Requirement 1 :: In the episode recap, what road are Patrick and Terry driving along while searching for Eller?
Requirement 2 :: From the episode recap, return the passage between "On the drive" and "she almost died.", inclusive.
Requirement 3 :: According to the episode recap, why does Gordon start to attack Alcide?

Text for analysis ::
-- Opening Marker --
Alcide shows up at the Pelt’s hotel room.  He tells Barbara and Gordon Pelt that he knows what happened to their daughter.  She is dead, he says, but he tells them that Marcus was the one who killed her.  After he abjured her, he says, Marcus moved in and wanted Debbie for himself.  She resisted and he got physical with her.  Alcide admitted that he killed Marcus.  We know what really happened, of course, but Alcide crafted this tale with such care that it’s entirely believable (Marcus can’t protest, obviously, and Sookie and Lafayette wouldn’t have a reason to contest his story)  Alcide breaks down in tears and confesses that he always cared for Debbie.  Gordon starts to attack Alcide, since he abjured her in the first place, but he and his wife accept that Debbie is dead.

On the drive home, Sookie’s old yellow car starts to accelerate on its own.  She’s going dangerously fast so she jumps out, right before the car crashes into a tree.  She stares at the wreck, aware that she almost died.

Somewhere along State Route 85 in South Dakota, Patrick and Terry drive along in search of their comrade, Eller.  Terry slips into a flashback from his time in the Al Anbar province in Iraq.  He and his team are celebrating the Fourth of July with some smuggled alcohol.  Eller is put on watch duty while the group climbs a tower to watch the missiles raining down on the nearby town.  An Iraqi man walks out and starts talking to Eller, presumably about the men being on the tower, and Eller shoots him.  The noise triggers the villagers to come out, and they become upset when they see the man’s body.  Gunfire interrupts the scene as a sniper fires at them all from a window.  Once the sniper stops shooting, Terry realizes that all of the villagers are dead.  This looks to be the origin of Terry’s PTSD.  He starts freaking out, standing among the bodies, and he wakes up in the car, clearly shaken.

It takes Sookie until nightfall to make it home, and when she gets there, she heads straight for the booze.
-- Closing Marker --
Supplied material ::
-- Opening Marker --
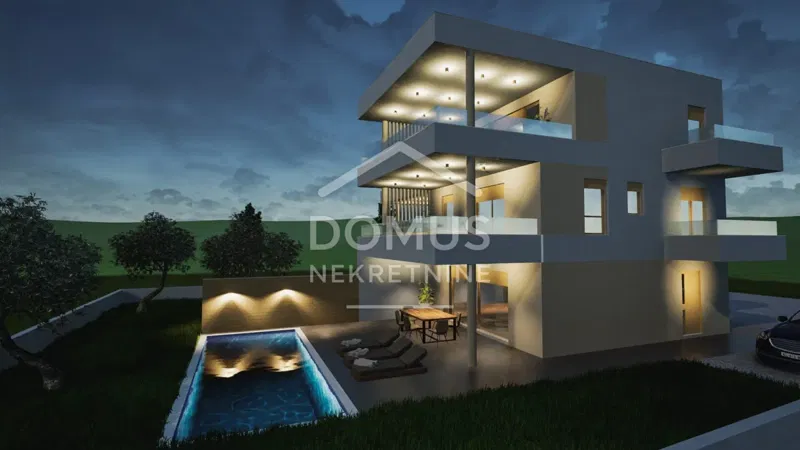 Tribunj, Exclusive penthouse with panoramic sea and island views – 2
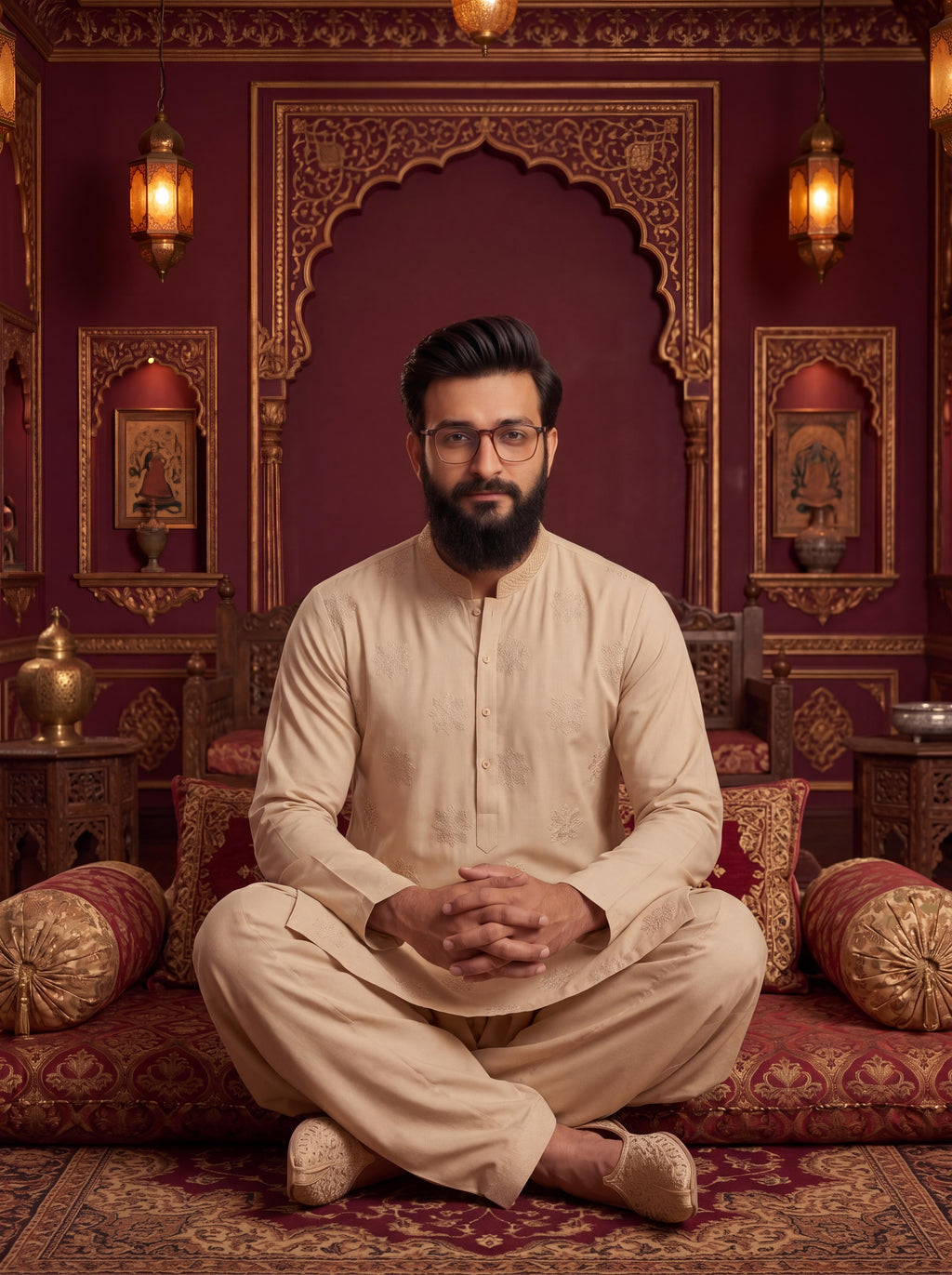 Royal Armani Style Kurta Pajama for Men – Premium Ethnic Wear with Elegant Design and Comfortable Fit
-- Closing Marker --
Task result 1 :: State Route 85 in South Dakota.

Task result 2 ::
On the drive home, Sookie’s old yellow car starts to accelerate on its own.  She’s going dangerously fast so she jumps out, right before the car crashes into a tree.  She stares at the wreck, aware that she almost died.

Task result 3 :: Gordon goes after Alcide because Alcide had abjured Debbie in the first place.